• DOCUMENT EXCERPT:

BEGIN

Scientists Find an 'Alphabet' In Whale Songs - Slashdot

Carl Zimmer reports via the New York Times: Ever since the discovery of whale songs almost 60 years ago, scientists have been trying to decipher their lyrics. Are the animals producing complex messages akin to human language? Or sharing simpler pieces of information, like dancing bees do? Or are they communicating something else we don't yet understand? In 2020, a team of marine biologists and computer scientists joined forces to analyze the click-clacking songs of sperm whales, the gray, block-shaped leviathans that swim in most of the world's oceans. On Tuesday, the scientists reported that the whales use a much richer set of sounds than previously known, which they called a "sperm whale phonetic alphabet." In the study published in the journal Nature Communications, researchers found that sperm whales communicate using sequences of clicks, called codas, that exhibit contextual and combinatorial structure. MIT News reports: The researchers identified something of a "sperm whale phonetic alphabet," where various elements that researchers call "rhythm," "tempo," "rubato," and "ornamentation" interplay to form a vast array of distinguishable codas. For example, the whales would systematically modulate certain aspects of their codas based on the conversational context, such as smoothly varying the duration of the calls -- rubato -- or adding extra ornamental clicks. But even more remarkably, they found that the basic building blocks of these codas could be combined in a combinatorial fashion, allowing the whales to construct a vast repertoire of distinct vocalizations.

END

• STUDY MATERIAL:
BEGIN

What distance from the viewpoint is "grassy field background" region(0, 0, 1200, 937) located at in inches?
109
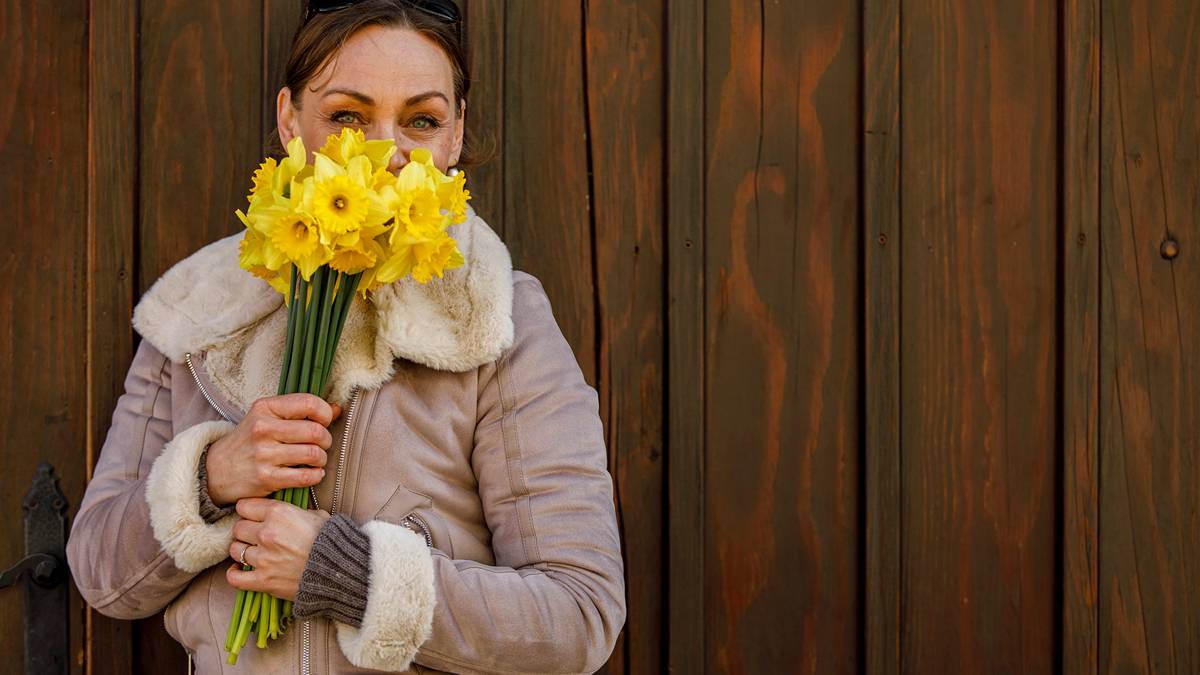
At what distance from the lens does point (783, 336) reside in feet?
7.39

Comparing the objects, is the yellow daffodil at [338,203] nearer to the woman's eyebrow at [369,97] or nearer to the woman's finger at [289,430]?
the woman's finger at [289,430]

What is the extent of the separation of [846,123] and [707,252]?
386mm

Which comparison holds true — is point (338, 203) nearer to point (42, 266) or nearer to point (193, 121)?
point (193, 121)

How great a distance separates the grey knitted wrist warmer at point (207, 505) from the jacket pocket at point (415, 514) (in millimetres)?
228

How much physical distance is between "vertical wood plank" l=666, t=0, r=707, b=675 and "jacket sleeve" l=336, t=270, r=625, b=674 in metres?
0.45

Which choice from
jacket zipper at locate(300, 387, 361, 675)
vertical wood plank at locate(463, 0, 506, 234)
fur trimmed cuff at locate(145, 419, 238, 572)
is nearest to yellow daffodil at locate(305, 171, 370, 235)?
jacket zipper at locate(300, 387, 361, 675)

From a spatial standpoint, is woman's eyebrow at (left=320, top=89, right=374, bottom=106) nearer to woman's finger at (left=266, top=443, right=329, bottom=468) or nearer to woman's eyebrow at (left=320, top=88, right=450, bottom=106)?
woman's eyebrow at (left=320, top=88, right=450, bottom=106)

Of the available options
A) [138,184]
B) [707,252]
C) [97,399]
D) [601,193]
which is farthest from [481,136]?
[97,399]

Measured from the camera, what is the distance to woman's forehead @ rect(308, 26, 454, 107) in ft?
5.94

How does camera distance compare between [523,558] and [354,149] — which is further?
[523,558]

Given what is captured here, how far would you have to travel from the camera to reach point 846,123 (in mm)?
2252

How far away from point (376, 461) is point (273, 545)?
0.21 m
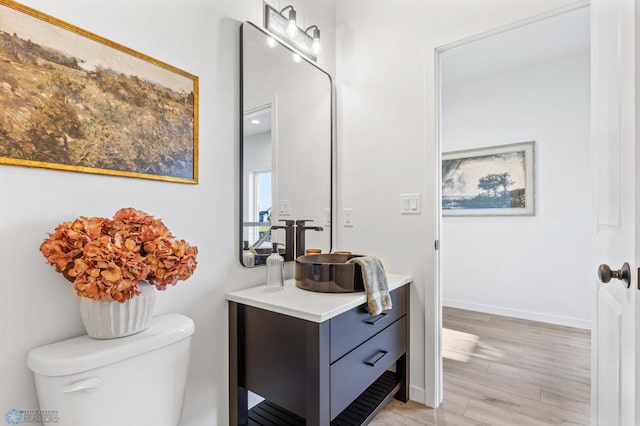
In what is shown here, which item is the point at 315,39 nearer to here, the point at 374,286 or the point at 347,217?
the point at 347,217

END

• PROMPT 1: Name the elements that, according to the whale songs article above, interplay to form the sperm whale codas.
• PROMPT 2: Carry on the article about sperm whale codas from its final sentence.

• EXPECTED ANSWER 1: rhythm, tempo, rubato, ornamentation

• EXPECTED ANSWER 2:
[...] By developing new visualization and data analysis techniques, the CSAIL researchers found that individual sperm whales could emit various coda patterns in long exchanges, not just repeats of the same coda. These patterns, they say, are nuanced, and include fine-grained variations that other whales also produce and recognize.
"One of the intriguing aspects of our research is that it parallels the hypothetical scenario of contacting alien species. It's about understanding a species with a completely different environment and communication protocols, where their interactions are distinctly different from human norms," says Pratyusha Sharma, an MIT PhD student in EECS, CSAIL affiliate, and the study's lead author. "We're exploring how to interpret the basic units of meaning in their communication. This isn't just about teaching animals a subset of human language, but decoding a naturally evolved communication system within their unique biological and environmental constraints. Essentially, our work could lay the groundwork for deciphering how an 'alien civilization' might communicate, providing insights into creating algorithms or systems to understand entirely unfamiliar forms of communication."